*BRIEF:* Repeat the full listing, word for word.

*MATERIAL FOR THIS EXERCISE:*

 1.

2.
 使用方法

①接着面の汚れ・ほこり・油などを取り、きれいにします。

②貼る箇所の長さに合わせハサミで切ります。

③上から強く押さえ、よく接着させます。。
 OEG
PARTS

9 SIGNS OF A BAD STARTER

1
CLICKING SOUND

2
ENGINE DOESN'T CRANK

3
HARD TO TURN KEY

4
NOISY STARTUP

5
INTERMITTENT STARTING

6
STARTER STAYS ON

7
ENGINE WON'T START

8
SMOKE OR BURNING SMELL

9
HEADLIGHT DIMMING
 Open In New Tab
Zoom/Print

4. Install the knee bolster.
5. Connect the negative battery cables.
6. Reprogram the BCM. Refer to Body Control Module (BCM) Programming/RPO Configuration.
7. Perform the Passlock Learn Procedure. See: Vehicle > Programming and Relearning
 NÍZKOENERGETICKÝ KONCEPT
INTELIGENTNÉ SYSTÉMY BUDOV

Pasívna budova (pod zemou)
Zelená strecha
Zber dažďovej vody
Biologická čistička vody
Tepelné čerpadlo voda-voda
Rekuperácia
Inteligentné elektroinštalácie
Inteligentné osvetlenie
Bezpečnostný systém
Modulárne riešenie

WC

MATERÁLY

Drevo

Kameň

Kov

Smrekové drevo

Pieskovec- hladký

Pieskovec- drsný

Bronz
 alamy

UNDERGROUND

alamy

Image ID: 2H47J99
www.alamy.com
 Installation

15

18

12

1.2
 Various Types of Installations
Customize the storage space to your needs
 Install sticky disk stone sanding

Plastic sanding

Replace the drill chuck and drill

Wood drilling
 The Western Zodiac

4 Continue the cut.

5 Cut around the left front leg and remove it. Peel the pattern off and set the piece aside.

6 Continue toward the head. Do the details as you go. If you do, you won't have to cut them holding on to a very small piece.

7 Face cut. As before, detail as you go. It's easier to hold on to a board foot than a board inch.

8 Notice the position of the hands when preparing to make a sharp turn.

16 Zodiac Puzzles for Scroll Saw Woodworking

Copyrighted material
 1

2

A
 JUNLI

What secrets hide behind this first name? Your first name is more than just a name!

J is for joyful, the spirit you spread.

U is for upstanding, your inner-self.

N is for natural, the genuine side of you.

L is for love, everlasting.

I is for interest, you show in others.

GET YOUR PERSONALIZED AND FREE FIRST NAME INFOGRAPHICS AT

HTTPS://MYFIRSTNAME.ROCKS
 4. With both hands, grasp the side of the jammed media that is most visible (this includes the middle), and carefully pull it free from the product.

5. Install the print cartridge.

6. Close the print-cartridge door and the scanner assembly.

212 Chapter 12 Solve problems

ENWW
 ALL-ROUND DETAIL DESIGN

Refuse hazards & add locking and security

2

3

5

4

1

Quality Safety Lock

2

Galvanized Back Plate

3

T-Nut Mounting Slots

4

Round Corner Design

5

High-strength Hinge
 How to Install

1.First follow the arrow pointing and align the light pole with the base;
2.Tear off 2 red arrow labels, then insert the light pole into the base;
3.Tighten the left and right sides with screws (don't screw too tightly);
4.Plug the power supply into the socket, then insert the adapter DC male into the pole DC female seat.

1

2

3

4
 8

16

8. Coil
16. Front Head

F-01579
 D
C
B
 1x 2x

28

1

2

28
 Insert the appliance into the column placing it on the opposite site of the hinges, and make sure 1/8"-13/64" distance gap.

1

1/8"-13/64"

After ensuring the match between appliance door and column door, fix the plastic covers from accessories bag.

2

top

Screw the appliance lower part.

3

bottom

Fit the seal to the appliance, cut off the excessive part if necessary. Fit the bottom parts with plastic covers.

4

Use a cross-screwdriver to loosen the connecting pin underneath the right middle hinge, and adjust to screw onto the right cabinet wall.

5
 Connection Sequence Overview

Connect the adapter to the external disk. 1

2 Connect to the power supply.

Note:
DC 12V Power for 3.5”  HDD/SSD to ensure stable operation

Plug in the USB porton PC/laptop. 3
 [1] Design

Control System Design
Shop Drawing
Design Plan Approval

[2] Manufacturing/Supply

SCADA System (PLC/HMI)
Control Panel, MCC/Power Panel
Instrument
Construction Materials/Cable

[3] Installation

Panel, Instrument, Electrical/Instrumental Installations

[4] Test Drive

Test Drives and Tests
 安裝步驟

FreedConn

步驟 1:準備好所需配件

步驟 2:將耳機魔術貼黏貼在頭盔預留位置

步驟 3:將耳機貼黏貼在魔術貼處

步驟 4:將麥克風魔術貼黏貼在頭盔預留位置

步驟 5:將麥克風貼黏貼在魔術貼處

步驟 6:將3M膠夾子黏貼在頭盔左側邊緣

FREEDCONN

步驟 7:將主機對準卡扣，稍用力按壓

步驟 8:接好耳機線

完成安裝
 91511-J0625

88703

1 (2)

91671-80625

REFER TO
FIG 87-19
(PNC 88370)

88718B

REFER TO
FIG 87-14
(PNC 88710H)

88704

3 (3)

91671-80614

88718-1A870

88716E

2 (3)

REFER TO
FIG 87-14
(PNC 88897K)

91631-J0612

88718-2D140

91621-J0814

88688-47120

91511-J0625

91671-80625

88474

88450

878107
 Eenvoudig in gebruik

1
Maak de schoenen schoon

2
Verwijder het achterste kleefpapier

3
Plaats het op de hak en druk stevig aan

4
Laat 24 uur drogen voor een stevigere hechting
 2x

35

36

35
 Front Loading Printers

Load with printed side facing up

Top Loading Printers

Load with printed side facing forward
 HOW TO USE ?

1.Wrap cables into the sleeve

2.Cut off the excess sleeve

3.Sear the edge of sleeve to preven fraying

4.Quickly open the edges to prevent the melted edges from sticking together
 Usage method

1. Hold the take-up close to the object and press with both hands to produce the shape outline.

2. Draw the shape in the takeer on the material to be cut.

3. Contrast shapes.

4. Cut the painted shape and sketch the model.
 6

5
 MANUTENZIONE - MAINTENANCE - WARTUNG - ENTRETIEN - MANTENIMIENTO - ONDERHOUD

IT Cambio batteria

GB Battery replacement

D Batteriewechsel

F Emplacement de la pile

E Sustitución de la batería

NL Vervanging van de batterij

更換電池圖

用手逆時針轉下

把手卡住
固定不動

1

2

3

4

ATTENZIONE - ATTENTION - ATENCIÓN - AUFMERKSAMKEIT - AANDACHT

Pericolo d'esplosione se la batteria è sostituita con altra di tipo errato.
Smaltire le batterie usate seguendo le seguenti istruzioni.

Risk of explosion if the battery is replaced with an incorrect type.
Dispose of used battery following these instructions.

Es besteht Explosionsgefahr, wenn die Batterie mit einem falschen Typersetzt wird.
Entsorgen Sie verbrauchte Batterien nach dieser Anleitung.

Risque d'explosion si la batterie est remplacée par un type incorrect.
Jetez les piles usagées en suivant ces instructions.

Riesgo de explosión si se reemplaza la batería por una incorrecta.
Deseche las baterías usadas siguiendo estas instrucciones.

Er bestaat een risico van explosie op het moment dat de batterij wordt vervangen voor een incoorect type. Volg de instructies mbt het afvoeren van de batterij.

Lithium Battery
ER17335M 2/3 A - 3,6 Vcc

*RESULT FOR THIS EXERCISE:*
 1.

2.
 使用方法

①接着面の汚れ・ほこり・油などを取り、きれいにします。

②貼る箇所の長さに合わせハサミで切ります。

③上から強く押さえ、よく接着させます。。
 OEG
PARTS

9 SIGNS OF A BAD STARTER

1
CLICKING SOUND

2
ENGINE DOESN'T CRANK

3
HARD TO TURN KEY

4
NOISY STARTUP

5
INTERMITTENT STARTING

6
STARTER STAYS ON

7
ENGINE WON'T START

8
SMOKE OR BURNING SMELL

9
HEADLIGHT DIMMING
 Open In New Tab
Zoom/Print

4. Install the knee bolster.
5. Connect the negative battery cables.
6. Reprogram the BCM. Refer to Body Control Module (BCM) Programming/RPO Configuration.
7. Perform the Passlock Learn Procedure. See: Vehicle > Programming and Relearning
 NÍZKOENERGETICKÝ KONCEPT
INTELIGENTNÉ SYSTÉMY BUDOV

Pasívna budova (pod zemou)
Zelená strecha
Zber dažďovej vody
Biologická čistička vody
Tepelné čerpadlo voda-voda
Rekuperácia
Inteligentné elektroinštalácie
Inteligentné osvetlenie
Bezpečnostný systém
Modulárne riešenie

WC

MATERÁLY

Drevo

Kameň

Kov

Smrekové drevo

Pieskovec- hladký

Pieskovec- drsný

Bronz
 alamy

UNDERGROUND

alamy

Image ID: 2H47J99
www.alamy.com
 Installation

15

18

12

1.2
 Various Types of Installations
Customize the storage space to your needs
 Install sticky disk stone sanding

Plastic sanding

Replace the drill chuck and drill

Wood drilling
 The Western Zodiac

4 Continue the cut.

5 Cut around the left front leg and remove it. Peel the pattern off and set the piece aside.

6 Continue toward the head. Do the details as you go. If you do, you won't have to cut them holding on to a very small piece.

7 Face cut. As before, detail as you go. It's easier to hold on to a board foot than a board inch.

8 Notice the position of the hands when preparing to make a sharp turn.

16 Zodiac Puzzles for Scroll Saw Woodworking

Copyrighted material
 1

2

A
 JUNLI

What secrets hide behind this first name? Your first name is more than just a name!

J is for joyful, the spirit you spread.

U is for upstanding, your inner-self.

N is for natural, the genuine side of you.

L is for love, everlasting.

I is for interest, you show in others.

GET YOUR PERSONALIZED AND FREE FIRST NAME INFOGRAPHICS AT

HTTPS://MYFIRSTNAME.ROCKS
 4. With both hands, grasp the side of the jammed media that is most visible (this includes the middle), and carefully pull it free from the product.

5. Install the print cartridge.

6. Close the print-cartridge door and the scanner assembly.

212 Chapter 12 Solve problems

ENWW
 ALL-ROUND DETAIL DESIGN

Refuse hazards & add locking and security

2

3

5

4

1

Quality Safety Lock

2

Galvanized Back Plate

3

T-Nut Mounting Slots

4

Round Corner Design

5

High-strength Hinge
 How to Install

1.First follow the arrow pointing and align the light pole with the base;
2.Tear off 2 red arrow labels, then insert the light pole into the base;
3.Tighten the left and right sides with screws (don't screw too tightly);
4.Plug the power supply into the socket, then insert the adapter DC male into the pole DC female seat.

1

2

3

4
 8

16

8. Coil
16. Front Head

F-01579
 D
C
B
 1x 2x

28

1

2

28
 Insert the appliance into the column placing it on the opposite site of the hinges, and make sure 1/8"-13/64" distance gap.

1

1/8"-13/64"

After ensuring the match between appliance door and column door, fix the plastic covers from accessories bag.

2

top

Screw the appliance lower part.

3

bottom

Fit the seal to the appliance, cut off the excessive part if necessary. Fit the bottom parts with plastic covers.

4

Use a cross-screwdriver to loosen the connecting pin underneath the right middle hinge, and adjust to screw onto the right cabinet wall.

5
 Connection Sequence Overview

Connect the adapter to the external disk. 1

2 Connect to the power supply.

Note:
DC 12V Power for 3.5”  HDD/SSD to ensure stable operation

Plug in the USB porton PC/laptop. 3
 [1] Design

Control System Design
Shop Drawing
Design Plan Approval

[2] Manufacturing/Supply

SCADA System (PLC/HMI)
Control Panel, MCC/Power Panel
Instrument
Construction Materials/Cable

[3] Installation

Panel, Instrument, Electrical/Instrumental Installations

[4] Test Drive

Test Drives and Tests
 安裝步驟

FreedConn

步驟 1:準備好所需配件

步驟 2:將耳機魔術貼黏貼在頭盔預留位置

步驟 3:將耳機貼黏貼在魔術貼處

步驟 4:將麥克風魔術貼黏貼在頭盔預留位置

步驟 5:將麥克風貼黏貼在魔術貼處

步驟 6:將3M膠夾子黏貼在頭盔左側邊緣

FREEDCONN

步驟 7:將主機對準卡扣，稍用力按壓

步驟 8:接好耳機線

完成安裝
 91511-J0625

88703

1 (2)

91671-80625

REFER TO
FIG 87-19
(PNC 88370)

88718B

REFER TO
FIG 87-14
(PNC 88710H)

88704

3 (3)

91671-80614

88718-1A870

88716E

2 (3)

REFER TO
FIG 87-14
(PNC 88897K)

91631-J0612

88718-2D140

91621-J0814

88688-47120

91511-J0625

91671-80625

88474

88450

878107
 Eenvoudig in gebruik

1
Maak de schoenen schoon

2
Verwijder het achterste kleefpapier

3
Plaats het op de hak en druk stevig aan

4
Laat 24 uur drogen voor een stevigere hechting
 2x

35

36

35
 Front Loading Printers

Load with printed side facing up

Top Loading Printers

Load with printed side facing forward
 HOW TO USE ?

1.Wrap cables into the sleeve

2.Cut off the excess sleeve

3.Sear the edge of sleeve to preven fraying

4.Quickly open the edges to prevent the melted edges from sticking together
 Usage method

1. Hold the take-up close to the object and press with both hands to produce the shape outline.

2. Draw the shape in the takeer on the material to be cut.

3. Contrast shapes.

4. Cut the painted shape and sketch the model.
 6

5
 MANUTENZIONE - MAINTENANCE - WARTUNG - ENTRETIEN - MANTENIMIENTO - ONDERHOUD

IT Cambio batteria

GB Battery replacement

D Batteriewechsel

F Emplacement de la pile

E Sustitución de la batería

NL Vervanging van de batterij

更換電池圖

用手逆時針轉下

把手卡住
固定不動

1

2

3

4

ATTENZIONE - ATTENTION - ATENCIÓN - AUFMERKSAMKEIT - AANDACHT

Pericolo d'esplosione se la batteria è sostituita con altra di tipo errato.
Smaltire le batterie usate seguendo le seguenti istruzioni.

Risk of explosion if the battery is replaced with an incorrect type.
Dispose of used battery following these instructions.

Es besteht Explosionsgefahr, wenn die Batterie mit einem falschen Typersetzt wird.
Entsorgen Sie verbrauchte Batterien nach dieser Anleitung.

Risque d'explosion si la batterie est remplacée par un type incorrect.
Jetez les piles usagées en suivant ces instructions.

Riesgo de explosión si se reemplaza la batería por una incorrecta.
Deseche las baterías usadas siguiendo estas instrucciones.

Er bestaat een risico van explosie op het moment dat de batterij wordt vervangen voor een incoorect type. Volg de instructies mbt het afvoeren van de batterij.

Lithium Battery
ER17335M 2/3 A - 3,6 Vcc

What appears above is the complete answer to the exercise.